Personal information
- Nationality: South Korea
- Born: 31 March 1981 (age 45) Seoul, South Korea
- Height: 1.74 m (5 ft 9 in)
- Weight: 64 kg (141 lb)

Sailing career
- Sport: Sailing
- Club: Busan Match Team
- Class(es): Dinghy, match race

Medal record
Men's sailing
Representing South Korea
Asian Games
| Bronze medal – third place | 2010 Guangzhou | Match racing |
| Silver medal – second place | 2014 Incheon | Match racing |

= Park Gun-woo (sailor) =

South Korean sailor

Park Gun-woo (박건우, also known as Park Geon-wu, born 31 March 1981 in Seoul) is a South Korean sailor, who specialized in two-person dinghy (470) and open match racing classes.

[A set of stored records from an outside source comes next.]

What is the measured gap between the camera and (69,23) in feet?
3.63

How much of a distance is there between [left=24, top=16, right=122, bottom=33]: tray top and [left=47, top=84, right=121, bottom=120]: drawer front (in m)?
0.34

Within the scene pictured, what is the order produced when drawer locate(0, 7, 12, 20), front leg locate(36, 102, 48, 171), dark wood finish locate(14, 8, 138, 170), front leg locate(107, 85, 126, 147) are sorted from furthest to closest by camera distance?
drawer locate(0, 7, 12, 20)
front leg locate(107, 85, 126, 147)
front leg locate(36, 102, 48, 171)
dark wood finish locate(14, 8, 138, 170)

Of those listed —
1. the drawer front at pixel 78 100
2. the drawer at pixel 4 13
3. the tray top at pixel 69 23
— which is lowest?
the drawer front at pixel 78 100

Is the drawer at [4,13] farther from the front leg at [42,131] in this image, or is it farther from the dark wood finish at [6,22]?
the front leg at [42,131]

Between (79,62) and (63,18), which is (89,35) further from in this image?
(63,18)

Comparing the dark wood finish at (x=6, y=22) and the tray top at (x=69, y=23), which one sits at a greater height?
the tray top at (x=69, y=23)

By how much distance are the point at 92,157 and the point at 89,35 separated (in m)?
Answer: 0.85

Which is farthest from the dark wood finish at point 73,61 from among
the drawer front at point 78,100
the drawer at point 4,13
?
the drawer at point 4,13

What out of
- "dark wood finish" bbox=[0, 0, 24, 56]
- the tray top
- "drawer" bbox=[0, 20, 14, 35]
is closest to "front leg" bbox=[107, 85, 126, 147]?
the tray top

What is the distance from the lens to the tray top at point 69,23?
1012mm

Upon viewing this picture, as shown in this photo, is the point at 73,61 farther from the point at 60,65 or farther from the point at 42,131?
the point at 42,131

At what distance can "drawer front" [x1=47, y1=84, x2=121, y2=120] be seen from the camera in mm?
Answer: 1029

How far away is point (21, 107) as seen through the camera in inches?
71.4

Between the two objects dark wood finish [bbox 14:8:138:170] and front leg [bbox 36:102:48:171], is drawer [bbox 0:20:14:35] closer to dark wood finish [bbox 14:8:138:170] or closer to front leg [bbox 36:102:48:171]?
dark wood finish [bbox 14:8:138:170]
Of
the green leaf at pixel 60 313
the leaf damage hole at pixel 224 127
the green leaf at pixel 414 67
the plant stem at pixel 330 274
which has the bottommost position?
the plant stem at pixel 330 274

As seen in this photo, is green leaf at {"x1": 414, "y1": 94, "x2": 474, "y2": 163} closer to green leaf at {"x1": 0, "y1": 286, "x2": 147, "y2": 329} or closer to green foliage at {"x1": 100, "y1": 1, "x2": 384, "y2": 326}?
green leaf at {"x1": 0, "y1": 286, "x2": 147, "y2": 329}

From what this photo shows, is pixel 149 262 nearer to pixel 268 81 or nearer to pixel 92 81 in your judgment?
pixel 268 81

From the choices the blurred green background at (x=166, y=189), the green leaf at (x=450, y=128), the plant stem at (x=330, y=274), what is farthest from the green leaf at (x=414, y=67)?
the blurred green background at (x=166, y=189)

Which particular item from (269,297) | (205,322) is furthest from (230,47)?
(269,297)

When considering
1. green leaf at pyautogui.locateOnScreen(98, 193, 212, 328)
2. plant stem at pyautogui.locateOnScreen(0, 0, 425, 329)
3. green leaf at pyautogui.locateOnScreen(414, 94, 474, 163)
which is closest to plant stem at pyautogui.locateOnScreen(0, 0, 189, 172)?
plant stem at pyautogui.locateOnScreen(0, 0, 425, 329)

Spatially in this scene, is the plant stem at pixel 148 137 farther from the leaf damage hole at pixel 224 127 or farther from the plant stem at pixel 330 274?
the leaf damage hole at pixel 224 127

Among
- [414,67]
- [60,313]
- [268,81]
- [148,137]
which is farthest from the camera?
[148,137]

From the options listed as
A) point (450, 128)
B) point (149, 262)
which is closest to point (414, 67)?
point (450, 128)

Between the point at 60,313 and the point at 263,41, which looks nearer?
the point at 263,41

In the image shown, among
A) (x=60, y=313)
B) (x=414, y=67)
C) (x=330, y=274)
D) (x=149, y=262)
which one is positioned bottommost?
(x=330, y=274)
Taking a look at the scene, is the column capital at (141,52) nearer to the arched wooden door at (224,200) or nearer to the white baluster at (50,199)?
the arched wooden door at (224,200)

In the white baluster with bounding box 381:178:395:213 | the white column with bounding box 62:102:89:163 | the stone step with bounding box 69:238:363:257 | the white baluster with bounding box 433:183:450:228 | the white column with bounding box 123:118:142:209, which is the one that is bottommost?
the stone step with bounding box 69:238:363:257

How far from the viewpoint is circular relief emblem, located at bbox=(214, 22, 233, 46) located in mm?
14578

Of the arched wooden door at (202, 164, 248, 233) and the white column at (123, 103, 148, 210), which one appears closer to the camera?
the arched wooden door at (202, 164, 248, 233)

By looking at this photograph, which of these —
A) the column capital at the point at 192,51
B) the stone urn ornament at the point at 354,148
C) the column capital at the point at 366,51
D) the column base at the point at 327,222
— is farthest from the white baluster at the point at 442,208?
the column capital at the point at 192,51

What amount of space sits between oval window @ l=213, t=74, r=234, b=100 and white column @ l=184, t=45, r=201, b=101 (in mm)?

He claimed a bronze medal, as a member of the South Korean sailing team, in match racing at the 2010 Asian Games, and later represented South Korea at the 2012 Summer Olympics. As of September 2013, Park is ranked no. 134 in the world for two-person dinghy class by the International Sailing Federation.

Park made his official debut at the 2010 Asian Games in Guangzhou, where he captured a bronze medal for the South Korean team in a match duel against the host nation China with a scintillating record of 3–1.

At the 2012 Summer Olympics in London, Park competed as a boat skipper in the men's 470 class by receiving a berth from the World Championships in Barcelona, Spain. Teaming with his crew member and partner Cho Sung-Min in the opening series, Park pulled off a twenty-second-place finish in a fleet of twenty-seven boats with an accumulated net score of 169 points.